-- start of Given text --

Thursday 16 May 2019

Read this now

You need to read this - it's by Robin Aitken.

You might as well go and do it now.

Tweedledumb and Tweedledumber

Before you go, I’ll just explain that it’s about the BBC, impartiality and interviewing strategies. 
It explores the recent car-crash interviews from which the two Andys emerged, moderately bruised, to fight another day. Remember Andrew Neil’s quote which appeared towards the end of
my previous post?
“It’s part of my contract that I don’t join any political party in their campaigns… it’s also part of my contract that I don’t have to be in favour of antisemitism. But I don’t get involved in your campaign. My job is to test your campaign.”
The general principle is:
 ‘I am here to ask questions and get answers and I have no politics of my own’, 
but, and it’s a big but, them thar politics always show through.

Off you trot. Do come back when you’ve finished, and tell us all about it. It’s just up your street.

(I think I've been temporarily taken over by Joyce Grenfell) Not now, Sidney!

Update:
Look out! I dozed off during Question Time (who were those people?) But I awoke, refreshed, to see Andrew Neil. Blimey!

You’d almost think someone had been coaching Portillo’s sidekick (Who was that person?) No, not Sandra Oh! but Melanie Onn! (So confusing, a kind of Oh No!) Andrew Neil is obviously bruised. You’d almost suspect that Melanie Onn had been coached by “the team” to feed Andrew Neil by alluding to the US abortion issue as a ‘dark ages’ type of a thing, just so that Andrew Neil could bring up his Ben Shapiro ‘demolition jobbie’ all over again, but this time do so in that dismissive, ‘laughin’ at myself’ manner, as in ‘I haven’t a care in the world’ to show that.... he. ain't. bovvered.

-- end of Given text --
-- start of Dataset extract --

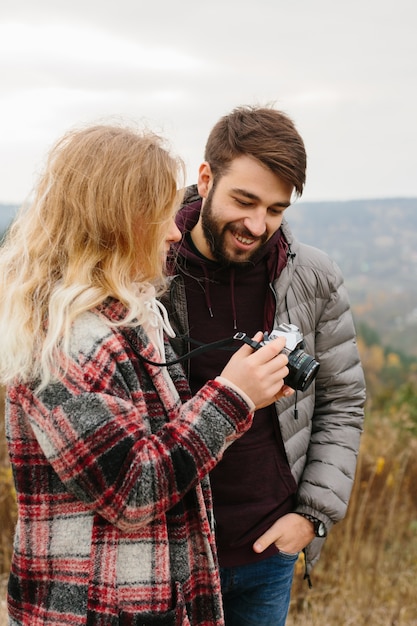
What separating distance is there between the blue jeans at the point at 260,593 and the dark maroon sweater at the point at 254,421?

-- end of Dataset extract --

Reproduce the blog post word for word from "Off you trot." to "he. ain't. bovvered.".

Off you trot. Do come back when you’ve finished, and tell us all about it. It’s just up your street.

(I think I've been temporarily taken over by Joyce Grenfell) Not now, Sidney!

Update:
Look out! I dozed off during Question Time (who were those people?) But I awoke, refreshed, to see Andrew Neil. Blimey!

You’d almost think someone had been coaching Portillo’s sidekick (Who was that person?) No, not Sandra Oh! but Melanie Onn! (So confusing, a kind of Oh No!) Andrew Neil is obviously bruised. You’d almost suspect that Melanie Onn had been coached by “the team” to feed Andrew Neil by alluding to the US abortion issue as a ‘dark ages’ type of a thing, just so that Andrew Neil could bring up his Ben Shapiro ‘demolition jobbie’ all over again, but this time do so in that dismissive, ‘laughin’ at myself’ manner, as in ‘I haven’t a care in the world’ to show that.... he. ain't. bovvered.